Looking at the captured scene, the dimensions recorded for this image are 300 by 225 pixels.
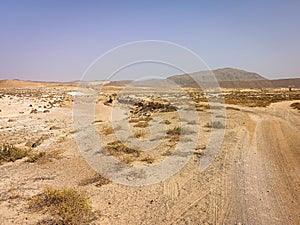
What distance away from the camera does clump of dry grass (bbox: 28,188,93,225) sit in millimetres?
5047

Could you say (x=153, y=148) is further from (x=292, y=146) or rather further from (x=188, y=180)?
(x=292, y=146)

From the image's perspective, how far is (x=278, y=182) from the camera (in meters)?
6.78

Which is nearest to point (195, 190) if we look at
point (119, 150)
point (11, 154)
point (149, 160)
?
point (149, 160)

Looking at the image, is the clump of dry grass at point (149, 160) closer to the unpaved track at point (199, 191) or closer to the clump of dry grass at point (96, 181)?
the unpaved track at point (199, 191)

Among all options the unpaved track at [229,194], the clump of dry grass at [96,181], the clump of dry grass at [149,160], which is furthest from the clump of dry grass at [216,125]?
the clump of dry grass at [96,181]

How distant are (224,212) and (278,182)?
247cm

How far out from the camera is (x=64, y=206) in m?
5.38

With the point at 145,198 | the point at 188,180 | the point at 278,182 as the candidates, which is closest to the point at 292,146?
the point at 278,182

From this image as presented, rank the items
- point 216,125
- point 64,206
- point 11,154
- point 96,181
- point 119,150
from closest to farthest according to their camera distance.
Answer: point 64,206 → point 96,181 → point 11,154 → point 119,150 → point 216,125

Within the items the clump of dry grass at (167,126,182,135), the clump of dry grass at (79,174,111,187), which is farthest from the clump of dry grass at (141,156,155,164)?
the clump of dry grass at (167,126,182,135)

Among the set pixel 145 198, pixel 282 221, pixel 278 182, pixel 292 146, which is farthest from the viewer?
pixel 292 146

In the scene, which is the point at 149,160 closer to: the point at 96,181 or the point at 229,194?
the point at 96,181

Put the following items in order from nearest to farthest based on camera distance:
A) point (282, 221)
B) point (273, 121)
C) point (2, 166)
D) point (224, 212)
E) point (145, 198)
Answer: point (282, 221) < point (224, 212) < point (145, 198) < point (2, 166) < point (273, 121)

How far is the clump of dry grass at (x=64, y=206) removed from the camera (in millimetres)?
5047
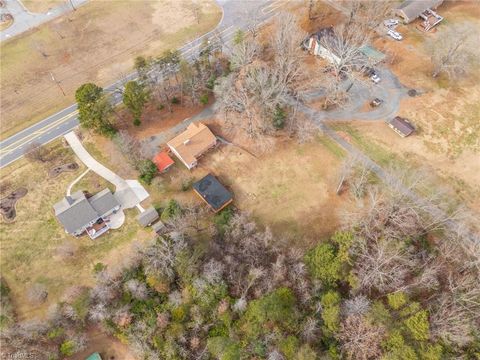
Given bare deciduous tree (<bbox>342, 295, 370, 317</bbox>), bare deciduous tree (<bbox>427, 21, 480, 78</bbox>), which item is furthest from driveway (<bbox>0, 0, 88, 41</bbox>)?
bare deciduous tree (<bbox>342, 295, 370, 317</bbox>)

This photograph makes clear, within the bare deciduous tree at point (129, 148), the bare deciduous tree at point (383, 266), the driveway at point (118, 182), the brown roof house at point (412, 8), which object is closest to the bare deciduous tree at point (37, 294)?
the driveway at point (118, 182)

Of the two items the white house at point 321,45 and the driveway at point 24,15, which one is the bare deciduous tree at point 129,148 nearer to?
the white house at point 321,45

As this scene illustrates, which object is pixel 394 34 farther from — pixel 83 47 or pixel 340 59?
pixel 83 47

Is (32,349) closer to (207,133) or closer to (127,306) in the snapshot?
(127,306)

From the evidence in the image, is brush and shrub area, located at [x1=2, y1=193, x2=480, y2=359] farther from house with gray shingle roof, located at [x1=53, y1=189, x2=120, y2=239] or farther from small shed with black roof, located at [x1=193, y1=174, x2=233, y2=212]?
house with gray shingle roof, located at [x1=53, y1=189, x2=120, y2=239]

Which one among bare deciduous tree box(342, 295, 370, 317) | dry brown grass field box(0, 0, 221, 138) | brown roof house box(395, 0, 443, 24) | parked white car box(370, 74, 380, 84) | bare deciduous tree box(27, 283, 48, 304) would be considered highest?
dry brown grass field box(0, 0, 221, 138)
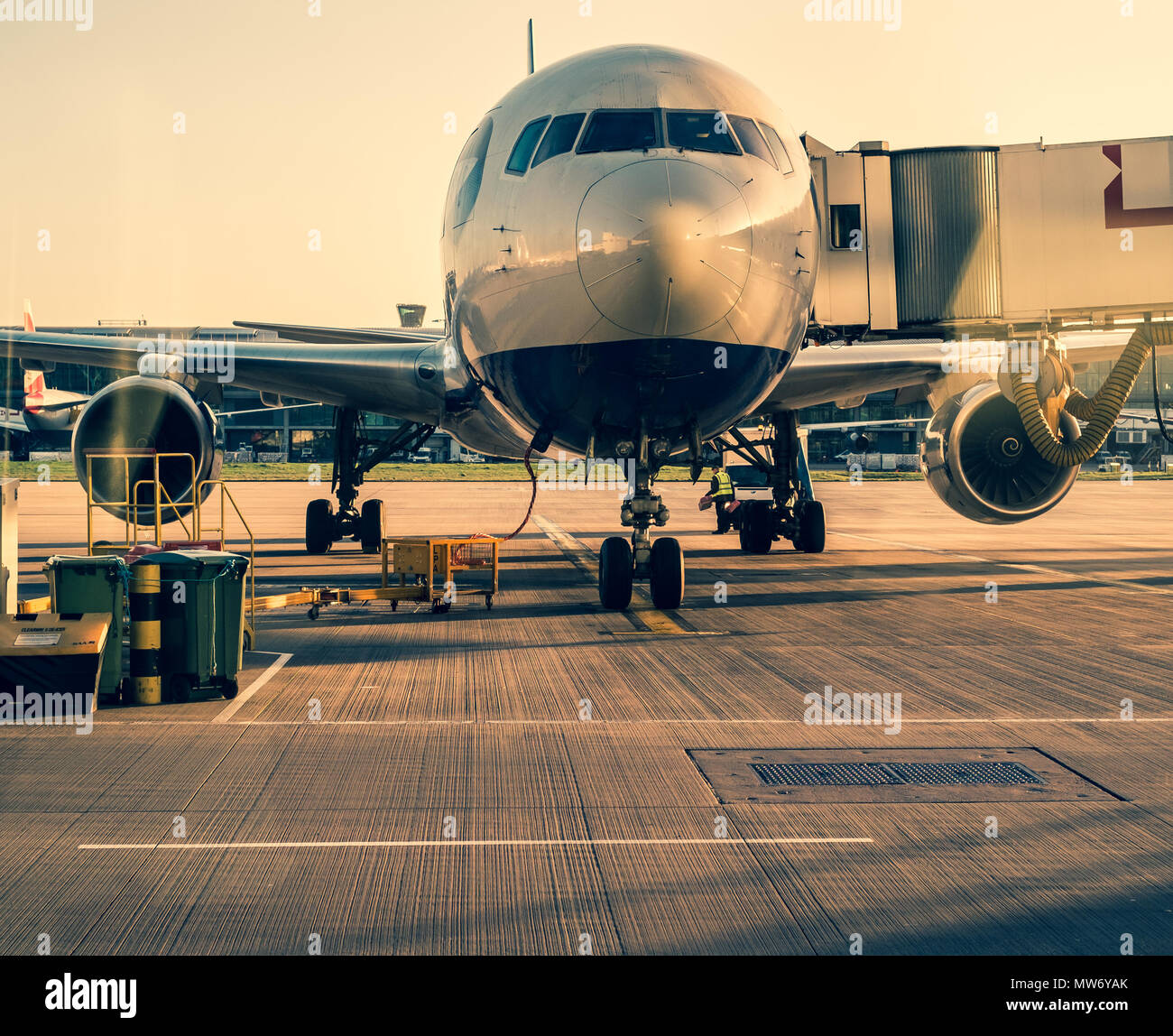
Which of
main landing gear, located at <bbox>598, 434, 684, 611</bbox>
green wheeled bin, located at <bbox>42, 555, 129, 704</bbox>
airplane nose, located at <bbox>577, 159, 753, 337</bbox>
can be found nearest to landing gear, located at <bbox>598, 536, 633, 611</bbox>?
main landing gear, located at <bbox>598, 434, 684, 611</bbox>

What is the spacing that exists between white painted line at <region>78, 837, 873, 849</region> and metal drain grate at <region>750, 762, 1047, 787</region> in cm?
100

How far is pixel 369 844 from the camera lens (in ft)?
17.9

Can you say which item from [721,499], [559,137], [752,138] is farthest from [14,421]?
[752,138]

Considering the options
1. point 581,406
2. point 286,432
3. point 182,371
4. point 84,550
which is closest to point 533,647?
point 581,406

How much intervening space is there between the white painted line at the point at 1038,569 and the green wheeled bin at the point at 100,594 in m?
12.0

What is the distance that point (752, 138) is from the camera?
36.7 ft

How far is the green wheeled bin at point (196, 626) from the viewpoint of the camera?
8.78 meters

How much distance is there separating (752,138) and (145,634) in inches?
268

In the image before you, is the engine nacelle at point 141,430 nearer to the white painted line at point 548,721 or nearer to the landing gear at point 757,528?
the white painted line at point 548,721

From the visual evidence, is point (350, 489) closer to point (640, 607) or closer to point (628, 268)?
point (640, 607)

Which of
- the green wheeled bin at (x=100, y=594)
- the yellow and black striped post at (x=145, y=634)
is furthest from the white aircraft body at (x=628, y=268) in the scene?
the green wheeled bin at (x=100, y=594)

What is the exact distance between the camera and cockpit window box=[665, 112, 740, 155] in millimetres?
10672
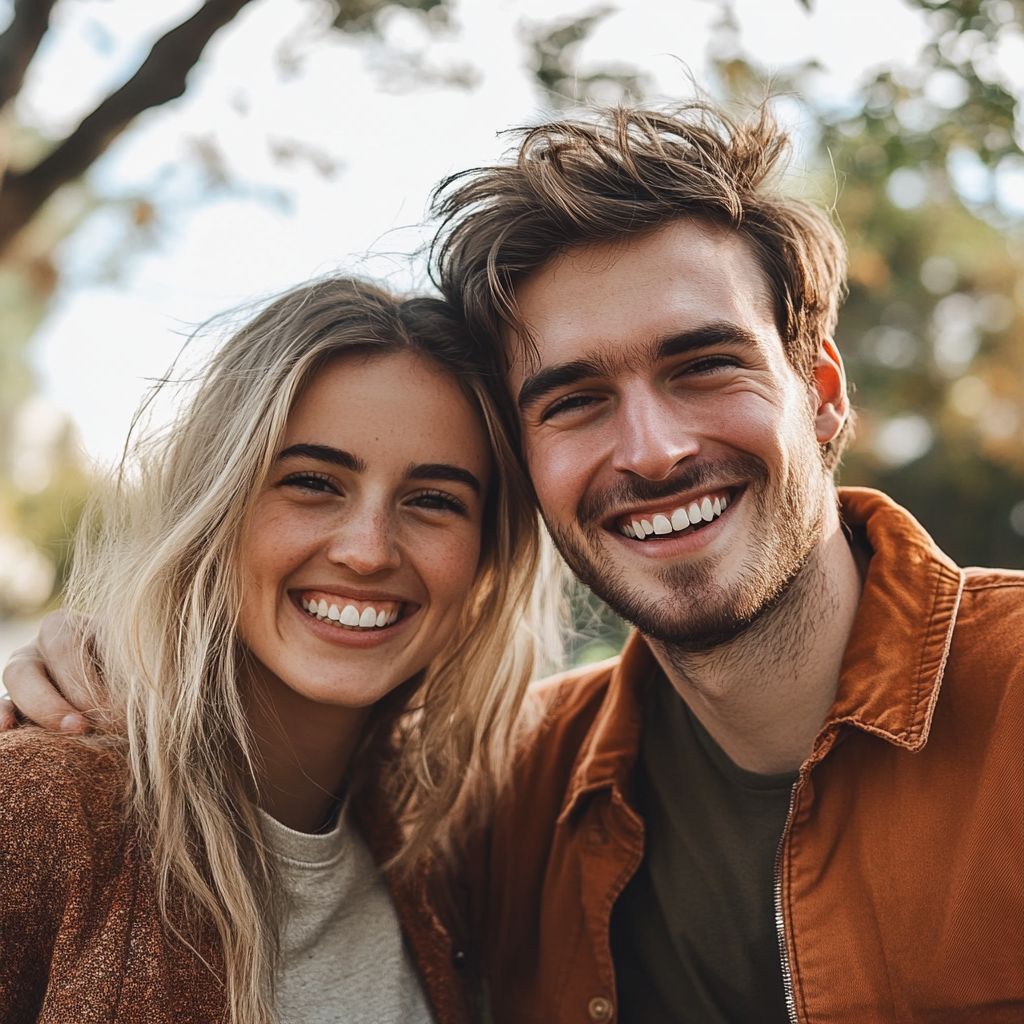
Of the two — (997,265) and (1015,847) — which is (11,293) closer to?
(997,265)

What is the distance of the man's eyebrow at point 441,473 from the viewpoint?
2.73 meters

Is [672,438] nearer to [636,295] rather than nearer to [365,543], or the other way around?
[636,295]

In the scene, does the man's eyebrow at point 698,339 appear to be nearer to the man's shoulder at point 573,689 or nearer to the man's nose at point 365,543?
the man's nose at point 365,543

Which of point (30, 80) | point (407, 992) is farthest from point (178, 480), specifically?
point (30, 80)

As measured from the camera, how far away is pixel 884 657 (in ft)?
8.57

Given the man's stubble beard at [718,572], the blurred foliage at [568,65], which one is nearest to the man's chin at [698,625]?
the man's stubble beard at [718,572]

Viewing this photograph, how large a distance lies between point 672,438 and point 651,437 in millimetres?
55

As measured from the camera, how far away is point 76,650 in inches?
110

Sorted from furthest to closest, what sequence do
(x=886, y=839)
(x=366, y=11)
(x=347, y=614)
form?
(x=366, y=11) → (x=347, y=614) → (x=886, y=839)

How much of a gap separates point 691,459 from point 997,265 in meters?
A: 14.1

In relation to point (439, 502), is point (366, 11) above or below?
above

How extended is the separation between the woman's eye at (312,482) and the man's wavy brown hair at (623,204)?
0.66m

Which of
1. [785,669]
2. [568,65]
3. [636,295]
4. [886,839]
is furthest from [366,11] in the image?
[886,839]

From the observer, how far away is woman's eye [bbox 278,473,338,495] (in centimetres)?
270
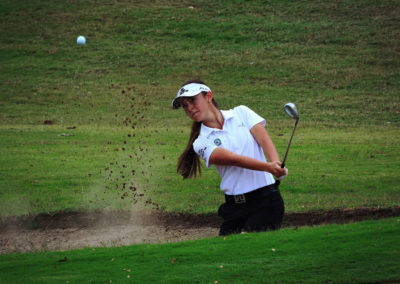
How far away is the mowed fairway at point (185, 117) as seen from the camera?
6.68m

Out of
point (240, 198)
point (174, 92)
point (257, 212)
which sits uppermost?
point (174, 92)

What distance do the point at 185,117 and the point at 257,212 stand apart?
58.1 feet

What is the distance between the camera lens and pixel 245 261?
248 inches

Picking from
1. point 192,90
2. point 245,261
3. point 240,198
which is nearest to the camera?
point 245,261

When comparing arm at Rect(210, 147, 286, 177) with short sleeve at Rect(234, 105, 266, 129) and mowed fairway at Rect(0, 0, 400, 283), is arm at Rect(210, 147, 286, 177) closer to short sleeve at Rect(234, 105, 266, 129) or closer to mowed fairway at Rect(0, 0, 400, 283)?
short sleeve at Rect(234, 105, 266, 129)

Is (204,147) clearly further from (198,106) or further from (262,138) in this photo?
(262,138)

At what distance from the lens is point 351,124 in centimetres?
2173

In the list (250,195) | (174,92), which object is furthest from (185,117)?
(250,195)

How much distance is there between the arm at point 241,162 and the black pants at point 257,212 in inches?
21.5

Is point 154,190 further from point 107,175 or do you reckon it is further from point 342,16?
point 342,16

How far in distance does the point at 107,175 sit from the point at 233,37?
2599 cm

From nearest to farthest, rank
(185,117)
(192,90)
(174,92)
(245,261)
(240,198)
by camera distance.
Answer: (245,261) → (192,90) → (240,198) → (185,117) → (174,92)

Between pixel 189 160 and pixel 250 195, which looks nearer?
pixel 250 195

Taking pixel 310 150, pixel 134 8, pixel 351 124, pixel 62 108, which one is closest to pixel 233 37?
pixel 134 8
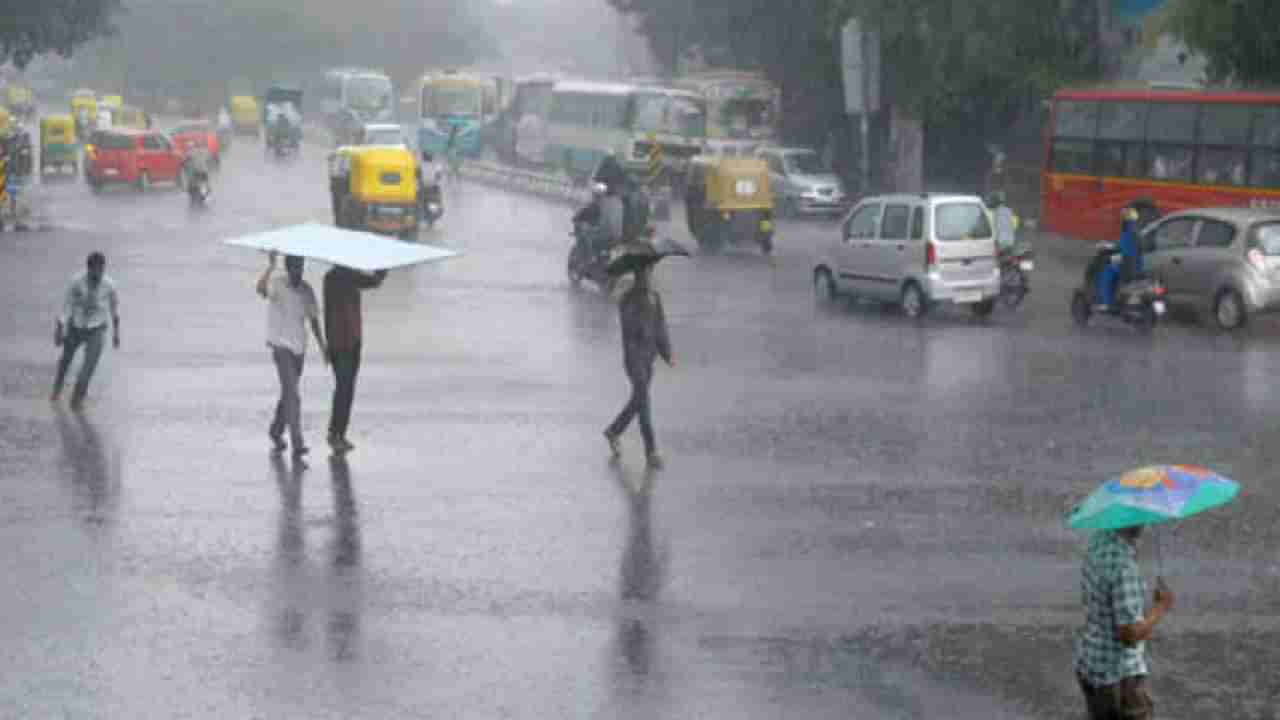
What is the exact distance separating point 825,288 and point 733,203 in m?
9.47

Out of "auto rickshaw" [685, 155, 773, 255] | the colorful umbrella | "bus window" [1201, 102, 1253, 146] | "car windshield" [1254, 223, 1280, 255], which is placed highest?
the colorful umbrella

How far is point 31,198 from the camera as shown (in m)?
54.3

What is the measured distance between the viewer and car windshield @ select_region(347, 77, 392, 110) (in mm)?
86875

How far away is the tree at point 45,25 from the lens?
5469cm

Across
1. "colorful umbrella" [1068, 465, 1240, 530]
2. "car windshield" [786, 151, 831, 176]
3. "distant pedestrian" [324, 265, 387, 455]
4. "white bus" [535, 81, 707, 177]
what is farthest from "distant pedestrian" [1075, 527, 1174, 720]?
"white bus" [535, 81, 707, 177]

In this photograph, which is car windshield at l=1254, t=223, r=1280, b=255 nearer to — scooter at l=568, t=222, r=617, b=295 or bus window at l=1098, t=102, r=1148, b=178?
scooter at l=568, t=222, r=617, b=295

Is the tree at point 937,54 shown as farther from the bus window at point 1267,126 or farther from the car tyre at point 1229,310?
the car tyre at point 1229,310

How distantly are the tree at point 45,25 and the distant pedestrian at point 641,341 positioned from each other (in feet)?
133

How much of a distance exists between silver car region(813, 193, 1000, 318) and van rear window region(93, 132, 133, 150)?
1271 inches

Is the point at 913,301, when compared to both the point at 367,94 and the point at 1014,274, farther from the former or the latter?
the point at 367,94

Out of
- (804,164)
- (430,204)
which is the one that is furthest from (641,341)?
(804,164)

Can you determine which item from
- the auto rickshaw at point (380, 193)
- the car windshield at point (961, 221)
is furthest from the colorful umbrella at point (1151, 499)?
the auto rickshaw at point (380, 193)

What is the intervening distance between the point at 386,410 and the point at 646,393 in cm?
363

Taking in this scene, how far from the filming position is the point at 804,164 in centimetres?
5553
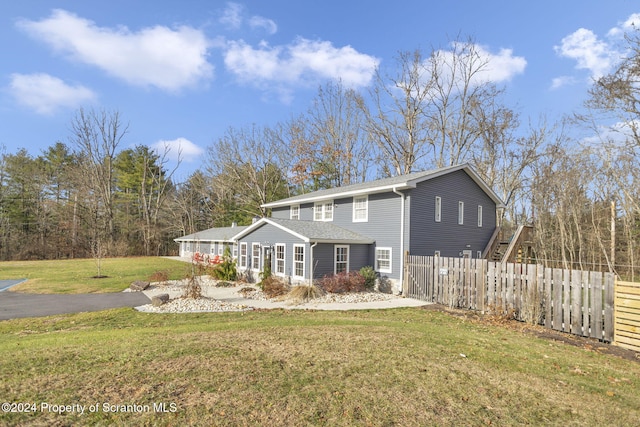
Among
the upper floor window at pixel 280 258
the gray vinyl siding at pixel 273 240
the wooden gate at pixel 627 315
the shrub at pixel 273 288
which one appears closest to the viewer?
the wooden gate at pixel 627 315

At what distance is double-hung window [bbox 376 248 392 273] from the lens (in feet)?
52.3

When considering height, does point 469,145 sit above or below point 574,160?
above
━━━━━━━━━━━━━━━━
**What the task asks:** Put the lines from the one containing "Is the point at 913,301, when" through the end of the items into a Markdown table with the columns Row and Line, numbering each row. Leave out blank lines and pictures.

**Result of the exercise:**
| Row | Line |
|---|---|
| 1 | Is the point at 913,301, when compared to both the point at 367,94 and the point at 1014,274, farther from the former or the latter? |
| 2 | the point at 367,94 |
| 3 | Out of |
| 4 | - (804,164) |
| 5 | - (430,204) |
| 6 | which is the one that is furthest from (641,341)? |
| 7 | (804,164) |
| 8 | Can you determine which item from |
| 9 | - the auto rickshaw at point (380, 193) |
| 10 | - the car windshield at point (961, 221) |
| 11 | is furthest from the colorful umbrella at point (1151, 499)? |
| 12 | the auto rickshaw at point (380, 193) |
| 13 | What is the intervening distance between the point at 386,410 and the point at 646,393 in cm? |
| 14 | 363 |
| 15 | Taking in this scene, how far from the filming position is the point at 804,164 in centimetres? |
| 16 | 5553 |
| 17 | Among |
| 18 | the upper floor window at pixel 280 258 |
| 19 | the gray vinyl siding at pixel 273 240 |
| 20 | the wooden gate at pixel 627 315 |
| 21 | the shrub at pixel 273 288 |
| 22 | which one appears closest to the viewer? |
| 23 | the wooden gate at pixel 627 315 |
| 24 | At what distance is double-hung window [bbox 376 248 392 273] from the lens (in feet)? |
| 25 | 52.3 |
| 26 | When considering height, does point 469,145 sit above or below point 574,160? |
| 27 | above |